**Selon les informations**
1: Indiquez si chacune des affirmations suivantes est conforme à l'extrait sur le deuil des hommes, en répondant par oui ou par non et en citant mot pour mot les termes de l'extrait qui tranchent. (a) L'étude mentionnée a été menée en 2001 aux Pays-Bas. (b) Selon l'extrait, ce sont les veuves qui ont l'impression d'avoir perdu une partie d'elles-mêmes. (c) L'extrait confirme que les pères endeuillés aimaient moins l'enfant que les mères.
2: Recopiez le passage de l'extrait sur le deuil des hommes compris entre « La perte d’un enfant » et « la mère décède. », ces deux passages inclus.

***** Extrait de texte

On a longtemps pensé que les hommes faisaient leur deuil plus rapidement que les femmes, et que les veufs, notamment, étaient plus facilement capables de tourner la page que les veuves. Plusieurs études menées ces dernières années montrent que la réalité est plus complexe : les hommes vivent bien souvent le deuil différemment des femmes, c’est vrai, mais cela ne signifie pas qu’ils souffrent moins ou moins longtemps.
Vivre le décès d’un conjoint
Une étude menée en 2001 aux Pays-Bas et publiée dans The Review of General Psychology a montré que les veufs sont plus susceptibles de contracter des maladies physiques et mentales ou de se suicider que les veuves. En effet, hommes et femmes ressentent différemment la perte d’un conjoint. Les femmes ont généralement le sentiment de se retrouver complètement seules au monde. Mais pour les hommes, c’est encore pire : ils ont l’impression qu’un de leur membre a été arraché, qu’ils ont perdu une partie d’eux-mêmes. Ils se sentent incomplets, incapables de fonctionner seuls, et ce parce qu’aujourd’hui encore, les hommes comptent beaucoup sur les femmes pour l’organisation de la vie quotidienne.
La perte d’un enfant
La disparition d’un enfant met souvent en lumière la différence entre le deuil des hommes et celui des femmes. Il n’est pas rare que des femmes trouvent leurs maris insensibles, car ils ne ressentent pas le même besoin qu’elles de partager leur souffrance. Lorsqu’ils craquent, c’est souvent seuls, alors que les mères endeuillées ont plus facilement envie de pleurer à chaudes larmes dans les bras de leur maris. Elles en déduisent parfois, et à tort, que leurs compagnons aimaient moins l’enfant qu’elles, ce qui peut créer des incompréhensions et des tensions dans les couples. Le même genre de situation émerge parfois entre un père et sa fille, lorsque la mère décède.

**********
***** Lignes fournies

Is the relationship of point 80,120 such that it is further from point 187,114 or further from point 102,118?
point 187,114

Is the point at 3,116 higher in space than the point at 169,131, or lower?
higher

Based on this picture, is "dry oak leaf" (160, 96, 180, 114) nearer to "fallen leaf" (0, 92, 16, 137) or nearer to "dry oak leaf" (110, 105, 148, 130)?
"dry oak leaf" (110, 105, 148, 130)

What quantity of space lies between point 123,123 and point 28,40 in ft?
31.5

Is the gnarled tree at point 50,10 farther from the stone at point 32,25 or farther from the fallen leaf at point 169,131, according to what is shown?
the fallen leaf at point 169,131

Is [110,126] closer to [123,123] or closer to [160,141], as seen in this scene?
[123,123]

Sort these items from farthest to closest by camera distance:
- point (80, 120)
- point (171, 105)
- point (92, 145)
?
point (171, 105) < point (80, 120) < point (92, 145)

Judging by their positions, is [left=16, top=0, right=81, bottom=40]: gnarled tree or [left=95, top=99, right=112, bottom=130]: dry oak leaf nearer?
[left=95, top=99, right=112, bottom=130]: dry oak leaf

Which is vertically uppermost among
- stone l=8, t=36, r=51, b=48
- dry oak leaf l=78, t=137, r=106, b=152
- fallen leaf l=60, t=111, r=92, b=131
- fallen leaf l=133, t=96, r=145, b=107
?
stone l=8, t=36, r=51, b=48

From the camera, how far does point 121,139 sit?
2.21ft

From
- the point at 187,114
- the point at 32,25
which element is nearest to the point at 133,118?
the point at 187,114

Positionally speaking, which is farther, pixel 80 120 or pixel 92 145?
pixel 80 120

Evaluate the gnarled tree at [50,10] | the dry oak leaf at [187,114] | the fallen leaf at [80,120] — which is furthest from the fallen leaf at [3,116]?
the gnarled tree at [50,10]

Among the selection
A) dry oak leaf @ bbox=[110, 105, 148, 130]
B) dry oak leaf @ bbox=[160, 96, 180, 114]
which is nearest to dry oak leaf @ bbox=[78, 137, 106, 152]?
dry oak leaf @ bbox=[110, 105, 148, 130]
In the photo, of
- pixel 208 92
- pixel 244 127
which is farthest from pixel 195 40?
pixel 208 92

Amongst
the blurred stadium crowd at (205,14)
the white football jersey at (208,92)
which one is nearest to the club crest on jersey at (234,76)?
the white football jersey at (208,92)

**********

**Réponses successives**
1:
(a) Oui : « Une étude menée en 2001 aux Pays-Bas et publiée dans The Review of General Psychology »
(b) Non : « pour les hommes, c’est encore pire : ils ont l’impression qu’un de leur membre a été arraché, qu’ils ont perdu une partie d’eux-mêmes »
(c) Non : « Elles en déduisent parfois, et à tort, que leurs compagnons aimaient moins l’enfant qu’elles »

2:
La perte d’un enfant
La disparition d’un enfant met souvent en lumière la différence entre le deuil des hommes et celui des femmes. Il n’est pas rare que des femmes trouvent leurs maris insensibles, car ils ne ressentent pas le même besoin qu’elles de partager leur souffrance. Lorsqu’ils craquent, c’est souvent seuls, alors que les mères endeuillées ont plus facilement envie de pleurer à chaudes larmes dans les bras de leur maris. Elles en déduisent parfois, et à tort, que leurs compagnons aimaient moins l’enfant qu’elles, ce qui peut créer des incompréhensions et des tensions dans les couples. Le même genre de situation émerge parfois entre un père et sa fille, lorsque la mère décède.